U.S. president suggests further funding will be contingent on Palestinians returning to peace talks with Israel
President Donald Trump admitted the Middle East peace process was in difficulty and threatened to cut aid to Palestinians worth more than $300 million a year, drawing a rebuke that they would not be “blackmailed.”
“We pay the Palestinians HUNDRED OF MILLIONS OF DOLLARS a year and get no appreciation or respect,” Trump tweeted. “With the Palestinians no longer willing to talk peace, why should we make any of these massive future payments to them?”
It was not immediately clear whether Trump was threatening all of the budget, worth $319 million in 2016, according to U.S. government figures. “We will not be blackmailed,” senior Palestinian official Hanan Ashrawi said in a statement on Wednesday after Trump’s tweet. “President Trump has sabotaged our search for peace, freedom and justice. Now he dares to blame the Palestinians for the consequences of his own irresponsible actions!”

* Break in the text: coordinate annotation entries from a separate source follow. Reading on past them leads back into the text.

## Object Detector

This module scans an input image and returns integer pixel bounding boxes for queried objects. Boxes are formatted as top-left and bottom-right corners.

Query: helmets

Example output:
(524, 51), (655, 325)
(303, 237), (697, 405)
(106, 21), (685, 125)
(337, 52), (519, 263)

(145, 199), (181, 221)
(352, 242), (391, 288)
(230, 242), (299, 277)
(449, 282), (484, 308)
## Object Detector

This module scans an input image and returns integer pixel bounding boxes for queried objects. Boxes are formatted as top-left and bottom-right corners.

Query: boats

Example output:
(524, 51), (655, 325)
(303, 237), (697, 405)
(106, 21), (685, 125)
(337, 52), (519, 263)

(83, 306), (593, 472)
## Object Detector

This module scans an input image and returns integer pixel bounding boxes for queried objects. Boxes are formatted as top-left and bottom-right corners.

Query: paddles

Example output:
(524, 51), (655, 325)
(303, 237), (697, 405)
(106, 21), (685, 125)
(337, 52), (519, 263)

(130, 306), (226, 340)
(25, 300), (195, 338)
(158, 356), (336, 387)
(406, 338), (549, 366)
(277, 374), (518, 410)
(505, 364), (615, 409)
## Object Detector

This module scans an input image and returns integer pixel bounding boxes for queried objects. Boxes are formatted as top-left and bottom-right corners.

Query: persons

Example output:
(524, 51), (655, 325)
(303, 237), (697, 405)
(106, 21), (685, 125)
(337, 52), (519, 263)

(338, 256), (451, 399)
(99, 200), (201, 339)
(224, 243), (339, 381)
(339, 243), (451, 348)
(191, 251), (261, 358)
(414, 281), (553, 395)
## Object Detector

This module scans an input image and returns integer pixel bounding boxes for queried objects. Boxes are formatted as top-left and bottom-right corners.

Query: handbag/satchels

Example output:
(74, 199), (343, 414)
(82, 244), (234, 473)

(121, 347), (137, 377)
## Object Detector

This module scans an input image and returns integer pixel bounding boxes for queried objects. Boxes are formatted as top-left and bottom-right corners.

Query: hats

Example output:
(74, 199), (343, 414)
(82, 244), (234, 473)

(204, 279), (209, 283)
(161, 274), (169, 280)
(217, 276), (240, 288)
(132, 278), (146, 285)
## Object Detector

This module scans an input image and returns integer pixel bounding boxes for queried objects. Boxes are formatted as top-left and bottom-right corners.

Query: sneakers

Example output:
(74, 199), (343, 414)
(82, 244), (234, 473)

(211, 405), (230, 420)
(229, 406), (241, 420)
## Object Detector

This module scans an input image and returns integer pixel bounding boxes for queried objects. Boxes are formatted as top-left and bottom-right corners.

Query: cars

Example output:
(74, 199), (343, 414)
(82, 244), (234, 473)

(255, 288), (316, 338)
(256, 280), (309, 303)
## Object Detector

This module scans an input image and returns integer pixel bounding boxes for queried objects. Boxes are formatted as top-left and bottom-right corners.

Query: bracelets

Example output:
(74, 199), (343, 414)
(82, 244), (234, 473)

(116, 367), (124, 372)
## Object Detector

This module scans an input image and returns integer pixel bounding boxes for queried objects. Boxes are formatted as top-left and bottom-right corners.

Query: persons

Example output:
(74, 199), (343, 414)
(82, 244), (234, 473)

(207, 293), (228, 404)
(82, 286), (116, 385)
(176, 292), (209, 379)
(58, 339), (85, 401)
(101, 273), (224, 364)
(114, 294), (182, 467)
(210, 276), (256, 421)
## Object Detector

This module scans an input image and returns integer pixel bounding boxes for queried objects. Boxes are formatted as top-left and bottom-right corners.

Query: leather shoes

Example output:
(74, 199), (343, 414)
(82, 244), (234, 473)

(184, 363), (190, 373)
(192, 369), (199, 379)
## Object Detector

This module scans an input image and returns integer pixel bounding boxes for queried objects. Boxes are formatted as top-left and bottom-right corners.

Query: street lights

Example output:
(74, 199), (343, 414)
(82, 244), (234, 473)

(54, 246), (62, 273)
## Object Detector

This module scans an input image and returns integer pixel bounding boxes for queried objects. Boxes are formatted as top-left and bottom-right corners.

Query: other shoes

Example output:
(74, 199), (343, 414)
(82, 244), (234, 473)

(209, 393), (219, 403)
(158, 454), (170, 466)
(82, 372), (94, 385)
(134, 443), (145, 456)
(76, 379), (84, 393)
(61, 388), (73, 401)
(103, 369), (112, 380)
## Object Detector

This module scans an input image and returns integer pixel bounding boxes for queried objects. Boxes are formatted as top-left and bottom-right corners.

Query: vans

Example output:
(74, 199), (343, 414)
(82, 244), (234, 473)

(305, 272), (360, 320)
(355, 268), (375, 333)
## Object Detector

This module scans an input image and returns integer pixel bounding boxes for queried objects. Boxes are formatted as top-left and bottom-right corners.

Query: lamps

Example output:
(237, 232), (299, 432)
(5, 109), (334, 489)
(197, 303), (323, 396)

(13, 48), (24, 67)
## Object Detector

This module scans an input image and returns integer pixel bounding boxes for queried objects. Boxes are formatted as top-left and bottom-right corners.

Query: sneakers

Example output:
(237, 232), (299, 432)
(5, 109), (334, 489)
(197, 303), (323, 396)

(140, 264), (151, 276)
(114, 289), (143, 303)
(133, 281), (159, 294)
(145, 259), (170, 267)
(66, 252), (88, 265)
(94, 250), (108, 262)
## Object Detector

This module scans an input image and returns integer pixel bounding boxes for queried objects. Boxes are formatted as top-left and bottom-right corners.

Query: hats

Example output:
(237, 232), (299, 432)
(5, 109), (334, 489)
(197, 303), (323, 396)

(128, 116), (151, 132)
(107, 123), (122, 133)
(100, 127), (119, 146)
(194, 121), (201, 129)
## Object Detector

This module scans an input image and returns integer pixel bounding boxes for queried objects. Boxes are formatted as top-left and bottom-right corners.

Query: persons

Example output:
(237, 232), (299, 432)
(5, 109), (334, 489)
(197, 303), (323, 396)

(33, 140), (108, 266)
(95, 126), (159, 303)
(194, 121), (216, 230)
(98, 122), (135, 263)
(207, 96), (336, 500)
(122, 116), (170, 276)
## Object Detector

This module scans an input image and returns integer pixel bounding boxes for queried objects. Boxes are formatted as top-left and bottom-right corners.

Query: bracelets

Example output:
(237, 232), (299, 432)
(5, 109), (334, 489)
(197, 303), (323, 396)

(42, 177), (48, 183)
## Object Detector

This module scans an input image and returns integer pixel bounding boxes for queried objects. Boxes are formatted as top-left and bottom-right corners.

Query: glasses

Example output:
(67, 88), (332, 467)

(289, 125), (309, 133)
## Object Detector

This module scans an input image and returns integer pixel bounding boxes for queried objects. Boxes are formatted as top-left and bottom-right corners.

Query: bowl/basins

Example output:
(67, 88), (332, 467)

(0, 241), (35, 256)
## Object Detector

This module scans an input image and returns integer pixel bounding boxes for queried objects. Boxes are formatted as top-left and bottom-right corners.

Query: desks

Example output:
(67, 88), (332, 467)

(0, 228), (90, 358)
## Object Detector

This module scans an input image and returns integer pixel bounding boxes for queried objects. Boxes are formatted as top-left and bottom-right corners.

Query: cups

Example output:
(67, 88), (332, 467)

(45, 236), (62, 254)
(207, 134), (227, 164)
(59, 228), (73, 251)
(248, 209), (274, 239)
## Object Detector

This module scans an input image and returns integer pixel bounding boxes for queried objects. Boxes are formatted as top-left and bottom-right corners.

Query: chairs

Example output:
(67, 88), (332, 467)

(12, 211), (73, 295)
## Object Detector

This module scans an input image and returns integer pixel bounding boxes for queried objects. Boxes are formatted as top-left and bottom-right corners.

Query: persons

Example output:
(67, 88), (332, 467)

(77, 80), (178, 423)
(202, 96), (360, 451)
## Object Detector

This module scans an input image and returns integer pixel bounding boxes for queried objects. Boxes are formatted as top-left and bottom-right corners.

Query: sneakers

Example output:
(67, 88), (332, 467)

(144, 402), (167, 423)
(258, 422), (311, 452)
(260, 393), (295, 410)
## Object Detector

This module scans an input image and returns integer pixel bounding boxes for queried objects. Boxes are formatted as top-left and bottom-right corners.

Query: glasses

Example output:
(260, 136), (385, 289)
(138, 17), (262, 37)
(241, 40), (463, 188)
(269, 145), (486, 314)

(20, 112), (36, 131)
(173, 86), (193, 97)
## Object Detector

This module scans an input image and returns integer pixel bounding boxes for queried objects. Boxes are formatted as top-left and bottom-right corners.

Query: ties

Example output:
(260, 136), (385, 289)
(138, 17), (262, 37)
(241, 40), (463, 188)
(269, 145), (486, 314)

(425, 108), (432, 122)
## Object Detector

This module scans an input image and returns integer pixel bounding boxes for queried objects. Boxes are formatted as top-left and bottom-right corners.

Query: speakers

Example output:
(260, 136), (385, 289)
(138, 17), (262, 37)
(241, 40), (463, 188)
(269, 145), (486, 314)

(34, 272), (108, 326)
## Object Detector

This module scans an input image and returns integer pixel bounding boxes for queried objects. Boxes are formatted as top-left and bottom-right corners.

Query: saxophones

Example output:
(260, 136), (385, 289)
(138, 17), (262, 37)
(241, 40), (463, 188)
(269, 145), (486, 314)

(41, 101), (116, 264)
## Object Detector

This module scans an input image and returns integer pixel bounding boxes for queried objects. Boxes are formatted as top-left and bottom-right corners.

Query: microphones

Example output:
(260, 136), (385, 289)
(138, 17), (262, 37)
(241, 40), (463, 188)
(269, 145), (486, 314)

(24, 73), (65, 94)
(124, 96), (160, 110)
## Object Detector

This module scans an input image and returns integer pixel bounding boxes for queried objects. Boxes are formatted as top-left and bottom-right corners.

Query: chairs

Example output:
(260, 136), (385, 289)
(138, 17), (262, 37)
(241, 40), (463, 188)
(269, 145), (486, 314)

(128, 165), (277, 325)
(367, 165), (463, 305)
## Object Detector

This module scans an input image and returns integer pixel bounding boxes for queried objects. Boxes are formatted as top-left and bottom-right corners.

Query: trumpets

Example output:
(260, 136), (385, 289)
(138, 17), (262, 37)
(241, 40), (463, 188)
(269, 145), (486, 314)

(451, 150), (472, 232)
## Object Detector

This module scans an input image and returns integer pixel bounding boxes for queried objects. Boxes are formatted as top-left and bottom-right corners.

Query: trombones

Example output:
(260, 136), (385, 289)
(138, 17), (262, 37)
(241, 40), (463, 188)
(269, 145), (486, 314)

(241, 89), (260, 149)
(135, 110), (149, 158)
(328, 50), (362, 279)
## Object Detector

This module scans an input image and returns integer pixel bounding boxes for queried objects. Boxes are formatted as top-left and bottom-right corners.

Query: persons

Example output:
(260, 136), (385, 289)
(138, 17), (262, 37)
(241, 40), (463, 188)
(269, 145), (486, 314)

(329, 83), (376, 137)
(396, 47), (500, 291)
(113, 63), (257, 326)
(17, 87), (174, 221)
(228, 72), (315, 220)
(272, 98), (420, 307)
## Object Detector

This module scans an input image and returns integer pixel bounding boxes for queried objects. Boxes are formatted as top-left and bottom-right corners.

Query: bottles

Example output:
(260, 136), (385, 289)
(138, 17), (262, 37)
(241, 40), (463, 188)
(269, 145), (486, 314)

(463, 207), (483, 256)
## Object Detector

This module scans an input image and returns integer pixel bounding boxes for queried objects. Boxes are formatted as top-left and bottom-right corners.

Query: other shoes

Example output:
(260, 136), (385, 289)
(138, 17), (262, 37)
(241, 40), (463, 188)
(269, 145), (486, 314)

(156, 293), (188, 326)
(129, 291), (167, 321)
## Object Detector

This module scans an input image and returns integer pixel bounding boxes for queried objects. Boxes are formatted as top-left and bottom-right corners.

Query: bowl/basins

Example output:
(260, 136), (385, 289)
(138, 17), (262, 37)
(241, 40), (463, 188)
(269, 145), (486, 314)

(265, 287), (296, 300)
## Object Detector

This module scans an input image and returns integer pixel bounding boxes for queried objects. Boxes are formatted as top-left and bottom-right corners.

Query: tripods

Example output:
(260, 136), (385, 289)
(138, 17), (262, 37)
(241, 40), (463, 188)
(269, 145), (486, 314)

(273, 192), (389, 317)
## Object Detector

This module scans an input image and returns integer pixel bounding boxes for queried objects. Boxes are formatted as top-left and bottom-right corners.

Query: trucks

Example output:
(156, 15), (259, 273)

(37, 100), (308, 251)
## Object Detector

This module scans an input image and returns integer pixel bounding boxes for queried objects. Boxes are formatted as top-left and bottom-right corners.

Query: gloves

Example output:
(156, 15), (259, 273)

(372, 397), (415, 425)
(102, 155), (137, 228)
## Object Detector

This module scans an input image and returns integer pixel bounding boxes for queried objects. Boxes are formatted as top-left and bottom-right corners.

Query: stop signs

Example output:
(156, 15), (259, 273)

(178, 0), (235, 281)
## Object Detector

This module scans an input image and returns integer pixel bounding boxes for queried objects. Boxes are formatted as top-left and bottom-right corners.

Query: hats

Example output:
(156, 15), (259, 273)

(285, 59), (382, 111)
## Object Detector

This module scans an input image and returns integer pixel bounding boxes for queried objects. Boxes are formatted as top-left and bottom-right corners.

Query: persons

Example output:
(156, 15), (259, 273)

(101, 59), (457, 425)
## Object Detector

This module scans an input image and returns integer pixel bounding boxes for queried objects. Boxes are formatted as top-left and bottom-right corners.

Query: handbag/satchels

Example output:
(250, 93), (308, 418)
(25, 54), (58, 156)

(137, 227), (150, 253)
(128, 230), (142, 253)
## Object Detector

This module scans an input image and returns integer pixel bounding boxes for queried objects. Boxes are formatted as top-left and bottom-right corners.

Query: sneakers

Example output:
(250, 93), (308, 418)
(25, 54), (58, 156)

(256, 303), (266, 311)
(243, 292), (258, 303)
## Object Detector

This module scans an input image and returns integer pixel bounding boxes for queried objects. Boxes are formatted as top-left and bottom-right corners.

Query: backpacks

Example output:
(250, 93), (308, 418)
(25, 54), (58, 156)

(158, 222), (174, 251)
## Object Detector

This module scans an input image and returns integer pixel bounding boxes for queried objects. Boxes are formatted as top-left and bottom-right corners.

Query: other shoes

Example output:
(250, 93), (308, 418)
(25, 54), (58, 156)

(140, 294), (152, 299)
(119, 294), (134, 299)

The U.S. has long provided the Palestinian Authority with much-needed budgetary support and security assistance, as well as an additional $304 million for the U.N.’s programs in the West Bank and Gaza. Unless Trump follows through on his customary tough talk, the message is likely to be seen as primarily political.
Trump came to office boasting that he could achieve the “ultimate deal” that secures peace in the Middle East, something that has eluded presidents since the late 1960s. For most the last half century the United States has been seen as indispensable—if sometimes imperfect—arbiter of the peace process.
Trump’s actions are likely to cast that further in doubt. He has heaped pressure on Palestinians to do a deal, threatening to close the de facto “embassy” in Washington, recognizing Israel’s contested claim on Jerusalem and now threatening aid.
Efforts to harness improved Arab-Israel relations to push a peace deal have been at least temporarily derailed by his decision to recognize Jerusalem as Israel’s capital, breaking with decades of American policy. The decision sparked almost universal diplomatic condemnation and deadly protests in the Palestinian territories. It also prompted Palestinian president Mahmud Abbas—82 years old and facing the prospect of entering the history books as the leader who “lost Jerusalem”—to cancel a planned meeting with Vice President Mike Pence.
Christian and Muslim leaders in Egypt took similar steps.
Pence was forced to delay his December visit to the Middle East until later this month, and aides were on Tuesday forced to reject rumors of further delays. “As we’ve said all along, the vice president is going to the Middle East in January,” said Pence spokeswoman Alyssa Farah. “We’re finalizing details and will announce specifics of the full trip in the coming days.”